Step 4.g Create a usage plan for your API key (optional)
The usage plan lets you control how an API key can be used. Click on Usage Plans. You might need to click on Enable Usage Plans first. The AWS page is a little bit buggy here, and you might need to reload the page a few times with your browser.
Once you have access to the create button, create your Usage Plan, and associate it with the Cassandra-API API, with the test Stage. Then associate the Usage Plan with the API key you created.
Step 4.h Add Authentication to your GET and POST Method (optional)
You will need to navigate to the POST resource and click on the Method Request
Then, set the API Key Required to True.
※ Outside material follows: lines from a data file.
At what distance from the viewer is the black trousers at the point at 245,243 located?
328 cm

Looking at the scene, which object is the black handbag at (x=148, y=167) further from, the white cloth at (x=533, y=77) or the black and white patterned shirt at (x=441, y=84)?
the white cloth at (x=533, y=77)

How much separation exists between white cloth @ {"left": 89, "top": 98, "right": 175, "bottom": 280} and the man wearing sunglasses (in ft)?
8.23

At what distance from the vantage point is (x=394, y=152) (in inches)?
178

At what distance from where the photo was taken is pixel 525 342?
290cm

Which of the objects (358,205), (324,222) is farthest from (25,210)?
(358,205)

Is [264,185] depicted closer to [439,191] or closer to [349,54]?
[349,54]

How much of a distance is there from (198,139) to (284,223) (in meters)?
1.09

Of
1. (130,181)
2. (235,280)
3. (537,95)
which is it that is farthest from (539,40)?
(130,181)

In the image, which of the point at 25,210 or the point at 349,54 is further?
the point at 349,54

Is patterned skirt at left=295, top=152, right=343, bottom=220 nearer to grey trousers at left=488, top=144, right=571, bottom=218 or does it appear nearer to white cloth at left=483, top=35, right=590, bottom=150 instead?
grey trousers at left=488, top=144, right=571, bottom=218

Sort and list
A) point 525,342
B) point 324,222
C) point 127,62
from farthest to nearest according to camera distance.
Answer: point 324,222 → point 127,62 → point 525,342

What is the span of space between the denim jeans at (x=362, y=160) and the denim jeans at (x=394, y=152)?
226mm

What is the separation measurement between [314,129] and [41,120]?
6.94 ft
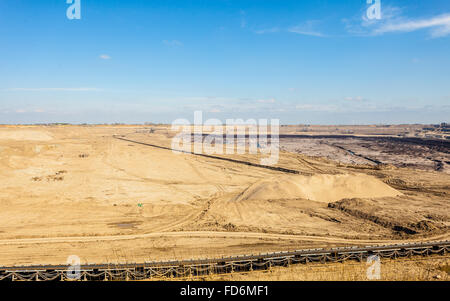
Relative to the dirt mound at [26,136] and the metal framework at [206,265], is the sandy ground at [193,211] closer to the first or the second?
the metal framework at [206,265]

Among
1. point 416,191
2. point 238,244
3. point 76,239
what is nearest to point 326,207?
point 238,244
Repeat for the GET method. Don’t forget to redeploy your API (use the same stages: test).
Step 4.i Test your API from your Computer.
First, retrieve your API endpoint by navigating to the Stages section of your API and clicking on the POST method. This will provide you with the Invoke URL.
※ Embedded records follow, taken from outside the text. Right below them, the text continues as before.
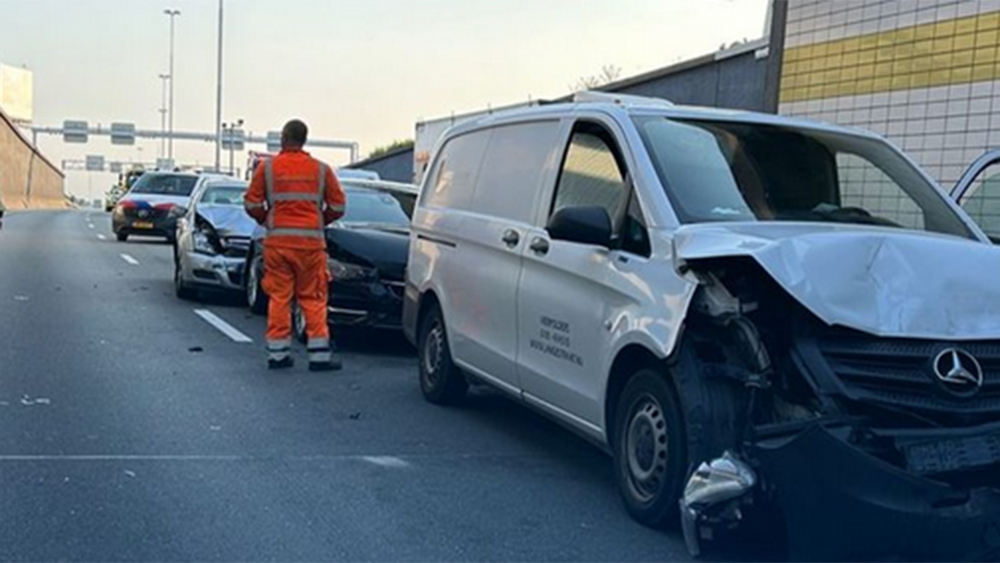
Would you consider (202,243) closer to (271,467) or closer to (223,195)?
(223,195)

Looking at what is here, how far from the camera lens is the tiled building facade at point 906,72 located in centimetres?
1047

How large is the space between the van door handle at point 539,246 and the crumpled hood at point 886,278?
53.5 inches

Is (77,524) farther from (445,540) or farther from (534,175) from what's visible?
(534,175)

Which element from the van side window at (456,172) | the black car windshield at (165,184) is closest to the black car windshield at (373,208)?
the van side window at (456,172)

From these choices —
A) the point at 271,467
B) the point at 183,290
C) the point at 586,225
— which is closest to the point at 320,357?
the point at 271,467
Second, make sure you have your API Keys.
You can now do a post from a curl/postman etc… Below is an example with curl, in which I am providing an AWS API KEY. If you didn’t configure the API Key, you don’t need to provide it.
1 |
curl -X POST -H 'x-api-key: TZcM3UZN3wrGK5KWZoFH9Xq6AzJ0WVP4EXCn4JF3' -d '{"name": "Michael", "address": "NewYork", "phone": "0123456789", "item": "beer"}' https://qqgdhff0u3.execute-api.us-west-2.amazonaws.com/test/order |
Assuming the id of the new resource is: fb72a94f-c0d9-4bd5-a355-fc8014d125fd
, you can retrieve your resource with the following curl command:
1 |
curl -X GET -H 'x-api-key: TZcM3UZN3wrGK5KWZoFH9Xq6AzJ0WVP4EXCn4JF3' https://qqgdhff0u3.execute-api.us-west-2.amazonaws.com/test/order/fb72a94f-c0d9-4bd5-a355-fc8014d125fd |
Summary
We built a simple scalable REST API using AWS API Gateway to receive API calls, AWS Lambda to execute code, and Cassandra as our backend storage. This POC can be built at next to no cost as Instaclustr provides 14 days free trial on the small developer cluster, and using AWS gateway / AWS Lambda for this POC should remain within the free tier usage (you might still have some small cost, i.e. a few dollars, for data transfer, or for using cloudwatch). This POC demonstrates the simplicity of using a serverless approach where the code is executed by AWS Lambda without managing any ec2 instances. Furthermore, the data is stored in a fully managed, scalable, highly available, and low latency database – Cassandra.
The next step would be to consider performance, which will be the focus of our next blog post.